Chapitre 11

16 2 2
                                    

— Bon, alors, avait commencé Gustave, quand t'es partie, j'ai continué de m'occuper de l'oliveraie avec les parents quelques années et je me suis marié avec Louise. Tu sais la fille dont les parents tenaient la grande épicerie ? Tu vois peut-être plus, c'est vrai que c'est vieux cette histoire. Bon, et bien, elle s'est installée à la maison, et on a continué... Après, en cinquante-neuf ; on a eu une fille. Véronique. Elle était toute seule, avec son handicap, son autisme atypique. Les parents ne voulaient pas d'elle, ils disaient qu'elle était mauvaise, et avec Louise, on devait se débrouiller pour l'emmener à l'hôpital de Valence une fois par semaine. C'était la galère, Véro ne pouvait pas aller à l'école, elle était totalement exclue de la société et passait ses journées à la maison, et mes - enfin, nos - parents en avaient ras-le-bol. Avec Louise, on s'est occupé d'elle jusqu'à sa mort, jusqu'à il y a quatre ans... C'était presque un miracle, le fait qu'elle survive jusqu'en quatre-vingt-quatorze, à trente-cinq ans. Le médecin nous avait dit qu'elle ne serait jamais majeure. Et puis Louise aussi, est morte. Voilà. Et toi ?
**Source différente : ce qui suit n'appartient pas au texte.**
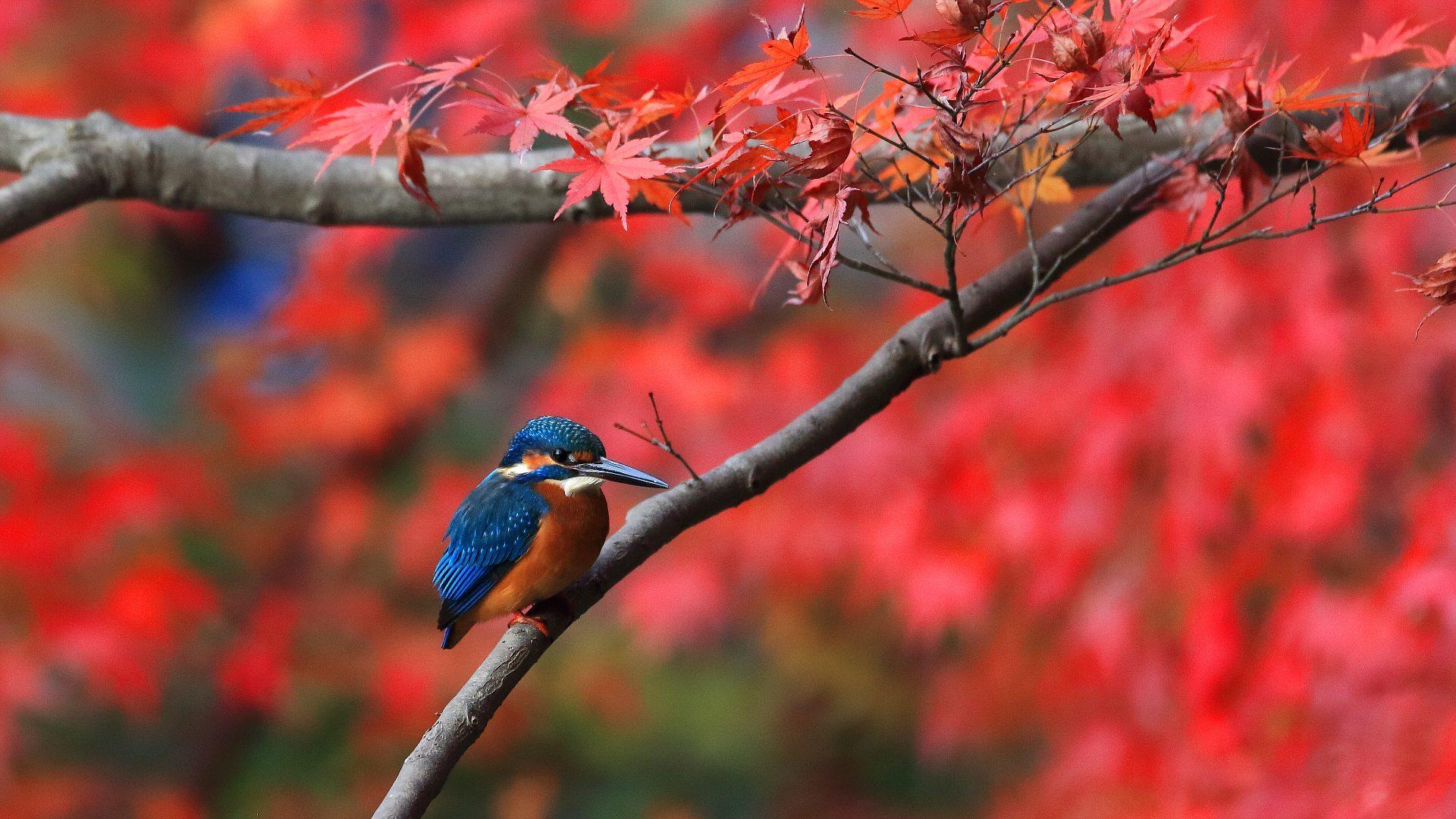 今年はカワセミと紅葉の当たり年!_f0105570_21045688.jpg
— Je te l'ai déjà raconté. Avec Hugues, on était à Martigues, et avec son frère, ils s'occupaient de la poissonnerie familiale. En bonne femme, je m'occupais des ventes et Hugues allait pêcher en mer. J'ai d'abord eu Catherine, en cinquante-trois puis Boris en cinquante-six. Boris n'a pas d'enfants il vit à Cavaillon, Catherine en a deux. Nicolas et Aurélien, quatorze et seize ans. Ils sont à Marseille.

— On a tellement de temps à rattraper...

— Ouais, je crois. Mais ta fille... Elle avait quoi, du coup, au juste ?
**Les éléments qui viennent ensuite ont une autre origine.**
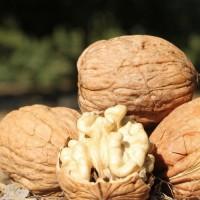 Куплю грецкий орех урожая 2018 года по Сумам и Сумской области
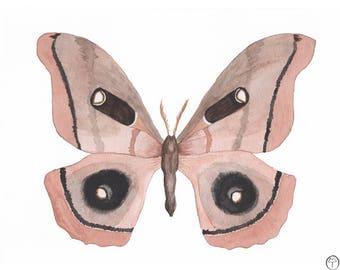 Polyphemus silk moth,watercolour painting, butterfly print, butterfly watercolor, butterfly art, butterfly painting, wall art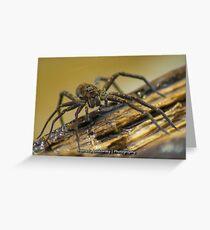 Big Wild Wolf Spider Greeting Card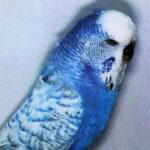 tipos periquito spangle o perlado azul oscuro
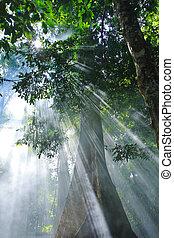 zonlicht, natuur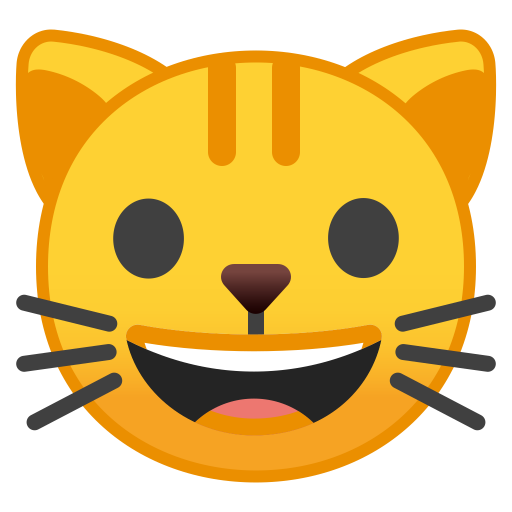 22220-cat-face icon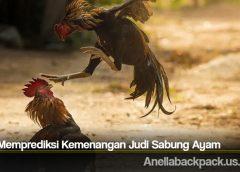 Cara Memprediksi Kemenangan Judi Sabung Ayam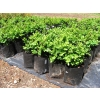 Buxus suffruticosa (Dwarf Box)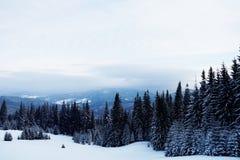 όμορφος δασικός χειμώνας Βουνό στον καπνό Καρπάθιο, Στοκ Φωτογραφία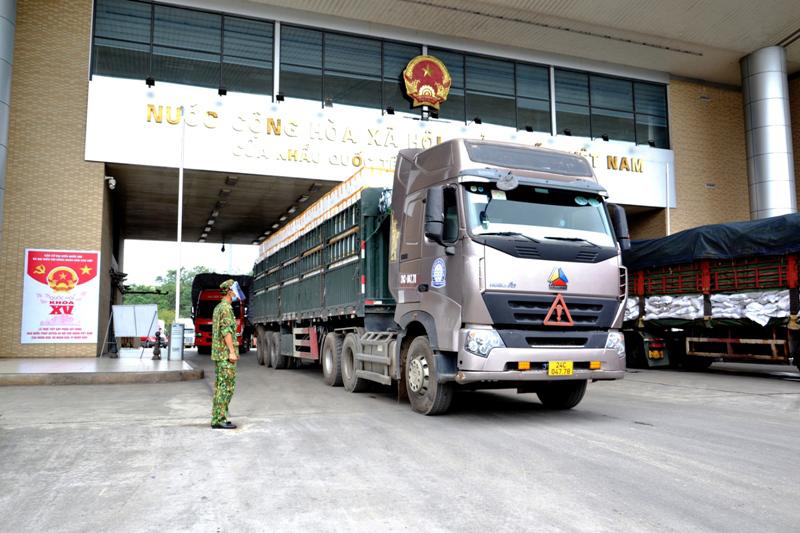Lào Cai tạo thuận lợi nhất cho xuất khẩu vải thiều Bắc Giang qua Cửa khẩu Kim Thành -0
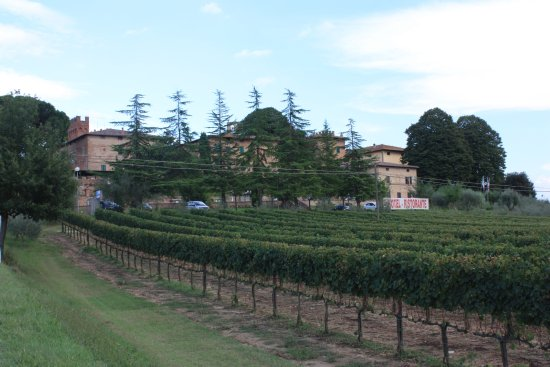 Monteroni d'Arbia, Italia: View from the vineyard towards the hotel. The grapes that are grown here are in the house wine.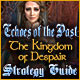 Echoes of the Past: The Kingdom of Despair Strategy Guide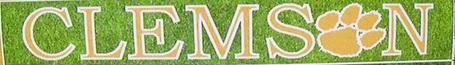 Clemson_medium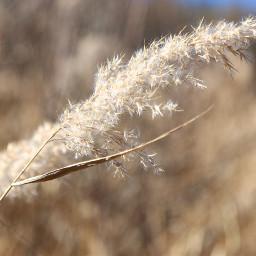 freetoedit nature plant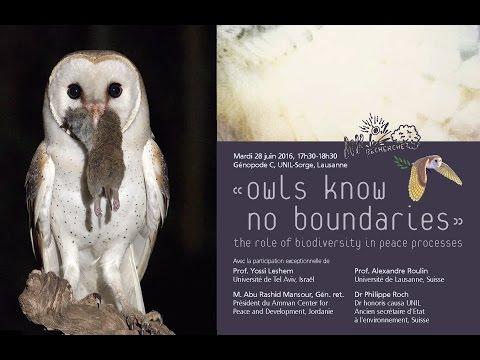 Owls know no boundaries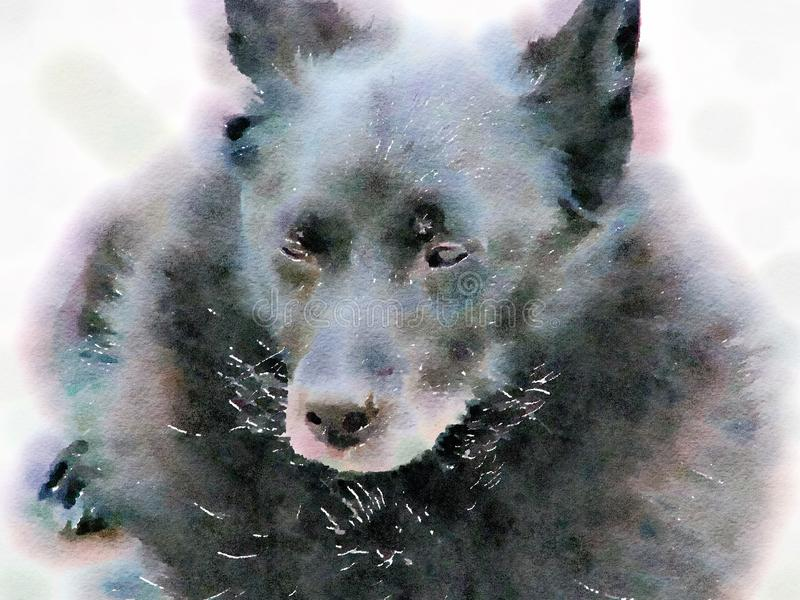 Watercolor painting of aging Schipperke dog. Close up. Watercolor painting of an aging black Schipperke dog. Close up portrait of a happy and content relaxed stock illustration
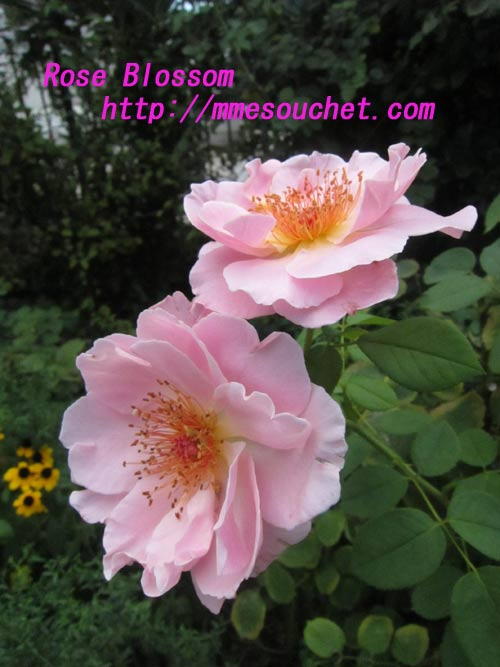 rose201108281.jpg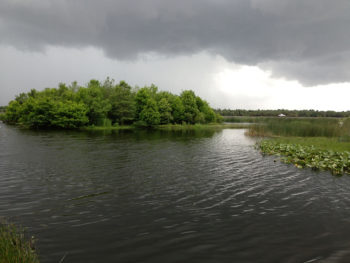 Caught in a thunderstorm at Green Cay Wetlands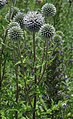 Echinops sphaerocephalus RF.jpg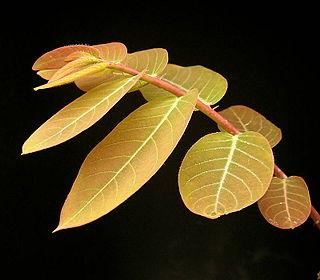 <i>Phyllanthus</i> genus of plants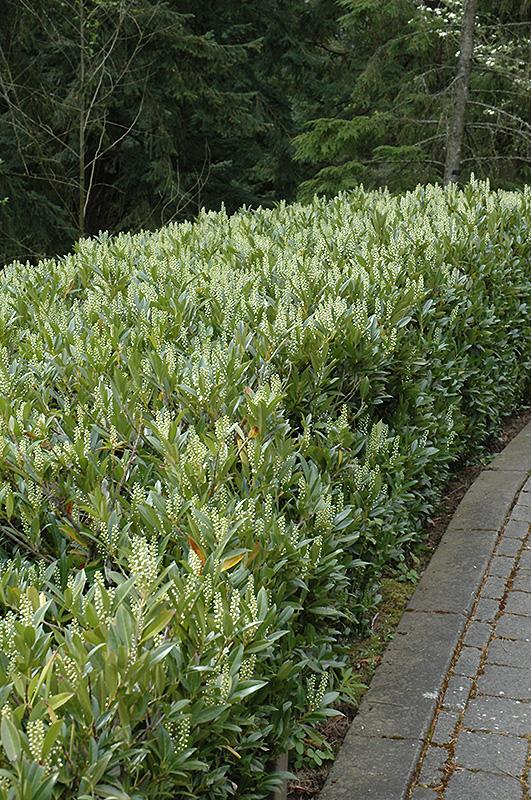 Otto Luyken Dwarf Cherry Laurel (Prunus laurocerasus 'Otto Luyken') at DeWayne's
Gustave et Odette avaient discuté toute la soirée. Ils avaient toute une époque à reconstituer. Vers minuit, elle avait décidé de partir, elle était crevée. Dans un crissement de pneus, elle s'était dégagée du trottoir sur lequel elle s'était installée, essayant d'assimiler toutes les informations qu'elle avait eu dans sa journée. D'abord, l'appel de Gustave, qui pourtant lui semblait être à des années-lumière, et puis leur longue discussion, autour d'un thé.

La nuit semblait belle et paisible, la lune haute dans le ciel, dominait Marseille et ses alentours. Odette avait mal à la tête, comprendre tout ce qu'elle venait de vivre relevait de l'impossible. Le silence était le maître mot dans l'habitacle, seul le doux son du moteur venait chatouiller les oreilles de la vieille dame.
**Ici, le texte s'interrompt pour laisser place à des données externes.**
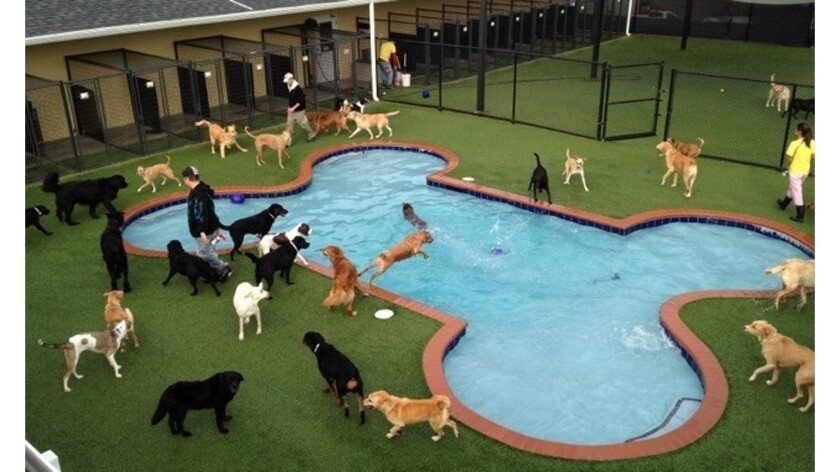 Florida New Upscale Pet Boarding Service To Open Near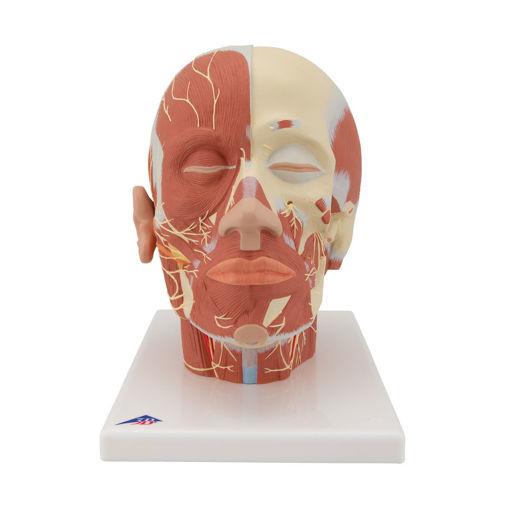 Bild på Huvud muskel & nerver VB129 1008543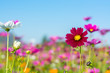 canvas print picture cosmos flower field with blue sky background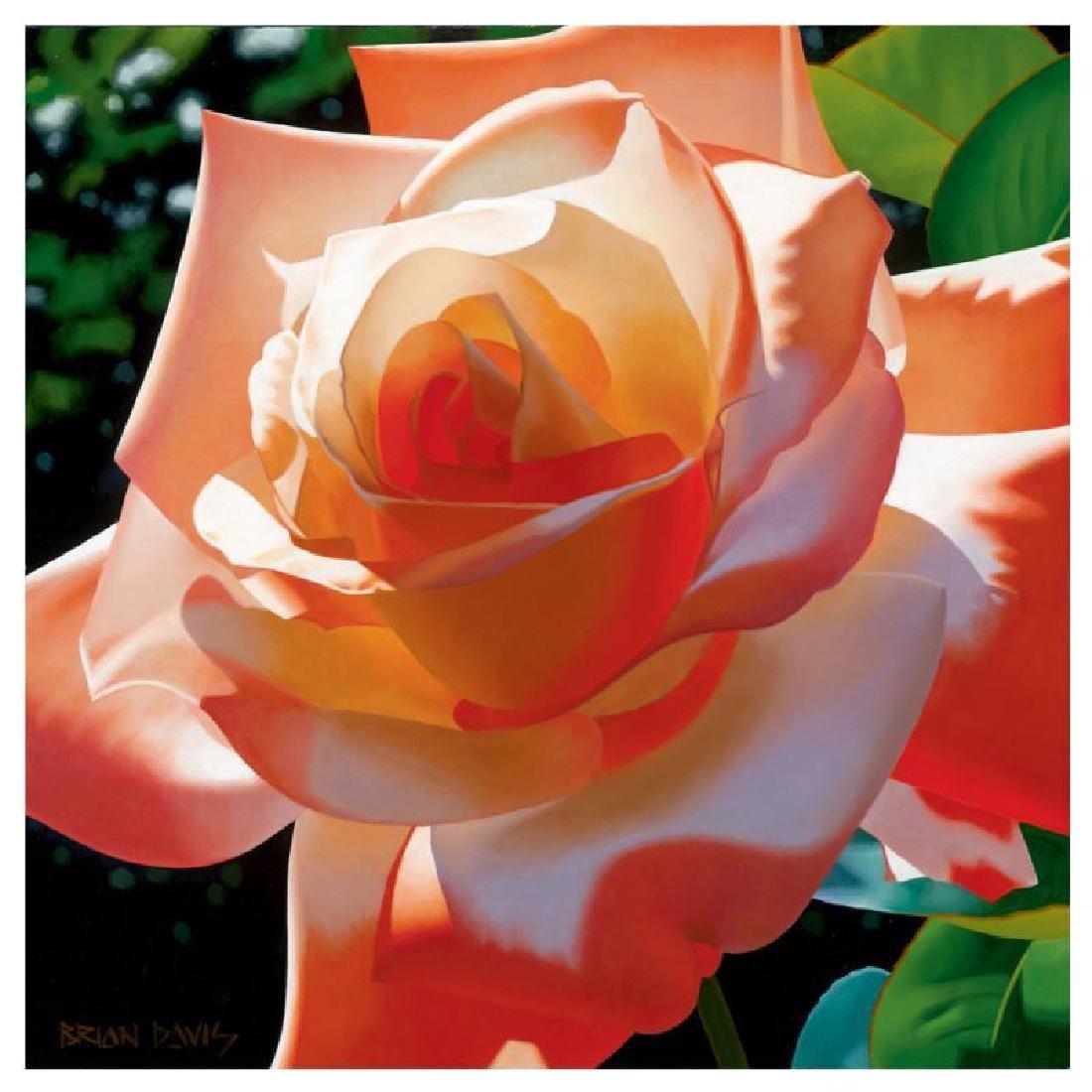 """Brian Davis - """"Orange Radiance"""" Limited Edition Giclee"""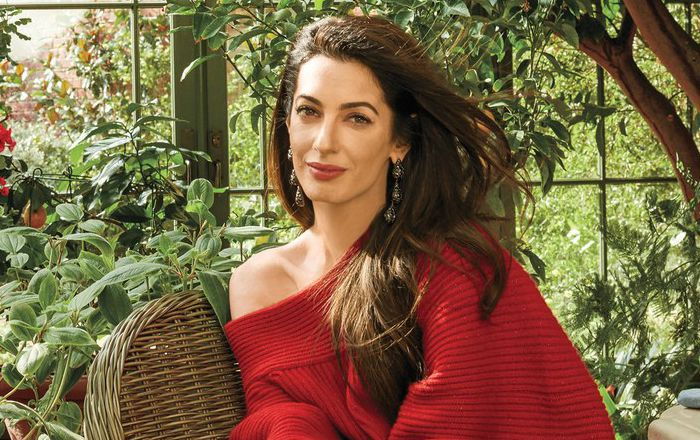 Amal Clooney Height, Weight, Age, Wiki, Bio, Net Worth, Facts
Arrivée chez elle, elle n'avait pas beaucoup réfléchi, elle s'était glissée dans ses draps en se remémorant sa journée avant de plonger dans le pays des rêves en quelques instants.

* * *

Les rayons du soleil filtraient par la vitre en double-vitrage, alors qu'Odette avait oublié de fermer ses volets. Les yeux de la sexagénaire avaient fini par s'ouvrir tranquillement, et elle avait peu à peu pris conscience de sa soirée de la veille. Encore toute retournée, elle était partie petit-déjeuner et regarder l'heure affichée à cette horloge qui dominait sa cuisine. Un peu plus de neuf heures. Habituellement, Odette se levait beaucoup plus tôt, daignant garder cette habitude qu'elle avait acquise durant sa vie active, des nuitées raccourcis vers quatre heures, quand Hugues partait ensuite en mer pour pêcher et qu'elle se levait avec lui pour l'encourager.

Son petit-déjeuner avalé, elle était partie se balader au milieu des petites rues de Vitrolles, mais s'était vite ennuyée. Alors, elle avait repris ce bolide, cette vieille Renault, en direction de Martigues.

Odette aimait bien faire des choses sans réfléchir, partir à l'aventure un peu comme ça. Dans sa jeunesse, elle en avait rêvé, elle l'avait fait. En quelques semaines, c'était surréaliste mais elle avait quitté le foyer familial et tout ce qui lui était prédestiné pour Martigues. La vieille dame ne regrettait pas ce choix. Plus tard dans sa vie, elle aurait voulu visiter le monde, de l'Amérique à l'Asie, elle accompagnait parfois son mari dans sa pêche quotidienne, elle aimait cette sensation de plénitude, de liberté sur la mer, quand elle avait la sensation de pouvoir aller partout, de s'échouer sur les côtes Italiennes ou Espagnoles, ou plus loin, dans les pays du Maghreb, ou même en Grèce, en Turquie, au Liban !

Mais elle remettait vite les pieds sur terre, quand elle redescendait du bateau au port de Fos-sur-Mer, déchantant vite devant toutes les tâches à effectuer, la vente des poissons, les enfants, les parents d'Hugues, de moins en moins valides...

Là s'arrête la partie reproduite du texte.